### Supplied text
________________________

Whatever the reason behind Chinese people not travelling much, the broader impact of this phenomenon is that locals, even in Beijing, which is incredibly globalised these days, don't expect me to have a different cultural background. They don't anticipate that I may not know how to eat a whole fish with chopsticks, and they can't see why I wouldn't know the etiquette rules of Chinese business meetings. This obviously leads to some hilarious situations as per my previous post. One thing they do know for sure is that I'm immeasurably rich. Rich enough to buy anything I want and rich enough to pay three times the locals' price at the markets. And they are right in some ways. I try to say that I'm on an allowance that just covers my living expenses with little to spare, and that things in Australia actually cost a lot more than China, or even than the US. But truth be told, i know I'm incredibly privileged to be educated and able to travel. My salary in Australia is many multiples of the most extravagant pay packets here. 

This brings me to the conclusion of my long and winding meanderings that began at 4am this morning. My insomnia led me to James Fallows' recent blog on the rise of China (a somewhat larger and deeper topic than this one!):

Soft power becomes powerful when people imagine themselves transformed, improved, by adopting a new style. Koreans and Armenians imagine they will be freer or more successful if they become Americans -- or Australians or Canadians. Young men and women from the provinces imagine they will be more glamorous if they look and act like people in Paris, London, or New York. If a society thinks it is unique because of its system, or its style, or its standards, it can easily exert soft power, because outsiders can imagine themselves taking part in that same system and adopting those same styles. But if it thinks it is unique because of its identity -- "China is successful because we are Chinese" -- the appeal to anyone else is self-limiting.

Fallows is clearly talking about China's ability to influence on the international geopolitical stage, but it makes me wonder: will I always, regardless of how hard I study my Mandarin textbook, be an outsider here? No matter how much I come to enjoy pork dumpling for breakfast, is it actually impossible for me to be a part of this incredibly exhilarating, stimulating and vivacious Chinese world?

Guess I'll have to wait to find out.

18 May 2012

On the importance of representing your people

Me: This slide shows the Australian perspective on policy making. You can see here that there are many influences on politicians' decisions about policy.

________________________

### Dataset records
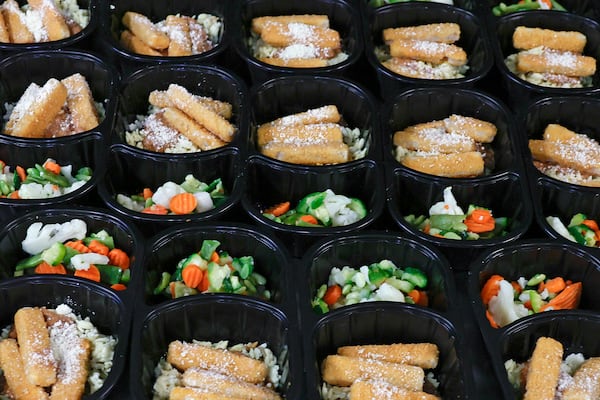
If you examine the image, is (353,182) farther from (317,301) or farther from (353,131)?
(317,301)

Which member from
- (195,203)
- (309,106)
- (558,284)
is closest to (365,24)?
(309,106)

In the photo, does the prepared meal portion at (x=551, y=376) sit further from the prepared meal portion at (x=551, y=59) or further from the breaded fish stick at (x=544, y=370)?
the prepared meal portion at (x=551, y=59)

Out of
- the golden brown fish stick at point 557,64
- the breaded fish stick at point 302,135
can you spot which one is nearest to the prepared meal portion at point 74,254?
the breaded fish stick at point 302,135

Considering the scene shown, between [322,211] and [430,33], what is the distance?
1.00 metres

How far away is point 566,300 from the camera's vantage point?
Result: 2518 millimetres

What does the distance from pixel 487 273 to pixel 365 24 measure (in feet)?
4.01

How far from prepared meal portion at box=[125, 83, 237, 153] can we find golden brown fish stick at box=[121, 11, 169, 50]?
0.90 ft

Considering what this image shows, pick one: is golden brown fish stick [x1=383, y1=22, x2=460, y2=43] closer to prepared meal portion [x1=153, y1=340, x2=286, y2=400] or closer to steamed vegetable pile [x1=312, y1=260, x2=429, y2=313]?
steamed vegetable pile [x1=312, y1=260, x2=429, y2=313]

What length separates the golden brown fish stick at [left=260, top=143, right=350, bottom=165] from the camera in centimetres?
282

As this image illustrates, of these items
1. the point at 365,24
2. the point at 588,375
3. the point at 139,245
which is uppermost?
the point at 365,24

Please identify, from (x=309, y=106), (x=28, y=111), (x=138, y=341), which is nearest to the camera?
(x=138, y=341)

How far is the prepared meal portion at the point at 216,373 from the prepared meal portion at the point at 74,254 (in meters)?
0.28

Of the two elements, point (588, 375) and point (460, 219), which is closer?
point (588, 375)

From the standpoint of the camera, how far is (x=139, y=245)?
248 centimetres
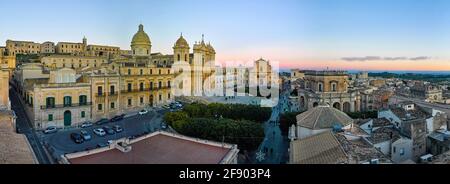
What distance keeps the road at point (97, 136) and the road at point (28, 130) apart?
0.27m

________________________

### Your tasks
1. Answer these about the Beijing blog excerpt, one per line:
(a) What do locals know for sure about the writer's finances?
(b) At what time did the writer's meanderings begin?
(c) Whose recent blog on the rise of China did the writer's insomnia lead to?
2. Write out the passage of the Beijing blog excerpt between "Fallows is clearly" and "decisions about policy.", inclusive.

### Solution list
1.
(a) That the writer is immeasurably rich.
(b) At 4am.
(c) James Fallows'.

2.
Fallows is clearly talking about China's ability to influence on the international geopolitical stage, but it makes me wonder: will I always, regardless of how hard I study my Mandarin textbook, be an outsider here? No matter how much I come to enjoy pork dumpling for breakfast, is it actually impossible for me to be a part of this incredibly exhilarating, stimulating and vivacious Chinese world?

Guess I'll have to wait to find out.

18 May 2012

On the importance of representing your people

Me: This slide shows the Australian perspective on policy making. You can see here that there are many influences on politicians' decisions about policy.